Alexander Beisenherz ist das bewusst. Er sagt: „Falsche Testergebnisse sind für den Einzelnen ein Problem, das stimmt. Aber in dieser Pandemie geht es ja darum, das Virus einzudämmen. Und dafür reicht es schon, wenn man jede Woche circa 30 Prozent der Infektiösen isoliert, die man ohne die Tests vielleicht nicht gefunden hätte – oder vielleicht zu spät.“ Damit ließen sich regionale R-Werte innerhalb von sechs Wochen unter 1 bringen, meint er.
Weniger Verwirrung mit besserer Kommunikation
Deshalb müssten uns Politiker:innen eigentlich sagen: Für alle, die negativ getestet sind, ändert sich erst dann was, wenn die Zahlen so weit unten sind, dass Gesundheitsämter Kontakte wieder zuverlässig nachverfolgen können. Damit wir da schnell hinkommen, sollten sich alle zweimal die Woche testen (lassen). Damit hilft jede:r mit, dass wir alle bald wieder mehr Freiheiten haben und uns sicherer treffen können. Denn so verringern wir den Vorsprung, den das Virus hat.
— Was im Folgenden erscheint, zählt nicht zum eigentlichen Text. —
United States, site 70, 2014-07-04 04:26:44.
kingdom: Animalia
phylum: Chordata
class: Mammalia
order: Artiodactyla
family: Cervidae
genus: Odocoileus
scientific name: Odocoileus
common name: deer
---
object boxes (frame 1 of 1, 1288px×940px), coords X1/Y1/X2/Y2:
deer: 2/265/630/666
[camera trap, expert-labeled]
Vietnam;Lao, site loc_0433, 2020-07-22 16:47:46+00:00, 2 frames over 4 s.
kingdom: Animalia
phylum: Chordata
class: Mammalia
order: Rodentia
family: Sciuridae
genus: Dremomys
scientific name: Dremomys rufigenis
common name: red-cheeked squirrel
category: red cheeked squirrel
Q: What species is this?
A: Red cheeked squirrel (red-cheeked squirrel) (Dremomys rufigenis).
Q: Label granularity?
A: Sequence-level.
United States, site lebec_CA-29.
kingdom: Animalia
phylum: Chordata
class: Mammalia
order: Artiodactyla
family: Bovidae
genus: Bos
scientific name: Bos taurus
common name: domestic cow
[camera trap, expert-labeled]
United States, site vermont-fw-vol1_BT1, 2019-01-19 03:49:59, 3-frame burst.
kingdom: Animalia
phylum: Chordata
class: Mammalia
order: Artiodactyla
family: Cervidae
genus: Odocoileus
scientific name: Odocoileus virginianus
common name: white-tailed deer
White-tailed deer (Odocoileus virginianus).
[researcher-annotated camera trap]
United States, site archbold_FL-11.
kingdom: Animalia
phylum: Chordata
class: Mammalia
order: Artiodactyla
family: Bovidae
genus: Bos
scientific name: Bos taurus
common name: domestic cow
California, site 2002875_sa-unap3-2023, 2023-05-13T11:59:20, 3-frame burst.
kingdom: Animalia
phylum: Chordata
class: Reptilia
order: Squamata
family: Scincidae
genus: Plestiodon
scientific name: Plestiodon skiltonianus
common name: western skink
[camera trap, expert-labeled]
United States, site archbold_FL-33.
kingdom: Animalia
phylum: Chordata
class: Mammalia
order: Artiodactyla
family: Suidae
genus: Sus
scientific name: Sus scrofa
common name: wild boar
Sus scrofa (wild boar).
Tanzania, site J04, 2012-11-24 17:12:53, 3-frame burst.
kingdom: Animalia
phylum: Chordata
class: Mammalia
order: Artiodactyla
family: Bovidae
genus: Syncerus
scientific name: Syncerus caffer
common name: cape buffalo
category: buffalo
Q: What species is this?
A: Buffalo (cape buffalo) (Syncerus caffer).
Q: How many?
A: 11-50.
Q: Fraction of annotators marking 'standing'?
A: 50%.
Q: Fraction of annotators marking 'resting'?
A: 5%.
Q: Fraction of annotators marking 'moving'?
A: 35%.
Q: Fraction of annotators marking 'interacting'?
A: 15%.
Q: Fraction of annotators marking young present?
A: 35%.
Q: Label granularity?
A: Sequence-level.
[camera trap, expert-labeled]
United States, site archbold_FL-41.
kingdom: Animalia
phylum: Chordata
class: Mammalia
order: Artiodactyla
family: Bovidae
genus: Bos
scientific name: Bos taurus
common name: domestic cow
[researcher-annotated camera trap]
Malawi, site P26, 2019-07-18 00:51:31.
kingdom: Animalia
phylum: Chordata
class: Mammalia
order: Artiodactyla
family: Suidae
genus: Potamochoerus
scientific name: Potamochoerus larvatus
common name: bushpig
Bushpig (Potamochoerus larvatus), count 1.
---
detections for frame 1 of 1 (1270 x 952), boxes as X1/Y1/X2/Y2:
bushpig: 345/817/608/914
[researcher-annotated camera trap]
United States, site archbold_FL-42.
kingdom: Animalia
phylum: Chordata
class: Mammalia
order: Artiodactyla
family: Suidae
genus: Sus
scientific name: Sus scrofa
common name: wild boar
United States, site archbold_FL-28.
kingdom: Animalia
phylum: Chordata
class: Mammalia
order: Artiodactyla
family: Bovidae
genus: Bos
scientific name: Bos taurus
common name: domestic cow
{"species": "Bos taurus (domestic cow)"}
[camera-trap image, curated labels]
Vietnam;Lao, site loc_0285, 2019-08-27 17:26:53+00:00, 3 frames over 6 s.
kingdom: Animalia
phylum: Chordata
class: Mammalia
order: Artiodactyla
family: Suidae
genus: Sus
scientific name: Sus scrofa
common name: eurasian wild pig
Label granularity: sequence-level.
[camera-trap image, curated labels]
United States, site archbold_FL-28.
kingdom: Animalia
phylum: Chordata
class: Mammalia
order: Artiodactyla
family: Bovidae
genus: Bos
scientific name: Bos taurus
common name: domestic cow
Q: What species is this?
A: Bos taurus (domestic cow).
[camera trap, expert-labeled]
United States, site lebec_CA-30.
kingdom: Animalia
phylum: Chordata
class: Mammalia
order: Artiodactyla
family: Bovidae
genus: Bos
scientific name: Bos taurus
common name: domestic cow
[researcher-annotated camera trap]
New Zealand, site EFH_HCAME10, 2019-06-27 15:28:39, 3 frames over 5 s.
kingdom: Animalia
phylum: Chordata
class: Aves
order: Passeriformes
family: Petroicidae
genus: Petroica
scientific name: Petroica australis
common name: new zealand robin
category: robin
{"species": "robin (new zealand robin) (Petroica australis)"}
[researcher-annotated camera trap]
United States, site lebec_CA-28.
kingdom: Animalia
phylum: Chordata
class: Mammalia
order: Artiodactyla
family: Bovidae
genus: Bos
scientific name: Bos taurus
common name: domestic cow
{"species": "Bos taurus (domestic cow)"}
Stattdessen gibt es jede Menge Sondererlaubnisse für negativ Getestete und eine Testpflicht nur für die, die noch nicht wählen dürfen. Und kaum ein Wort dazu, dass der Schwerpunkt der Teststrategie auf den positiven Fällen liegt (oder liegen müsste).
Die Infektionszahlen gehen trotz des falschen Umgangs mit Selbst- und Schnelltests zurück. Was für diesen Rückgang sorgt, lässt sich schwer rauskriegen – dafür fehlen entscheidende Daten. Umso wichtiger ist, dass wir uns für den Herbst merken, welche Rolle regelmäßige Tests spielen. Denn wie hoch die Gefahr für eine Herbstwelle sein wird, lässt sich jetzt noch schwer abschätzen.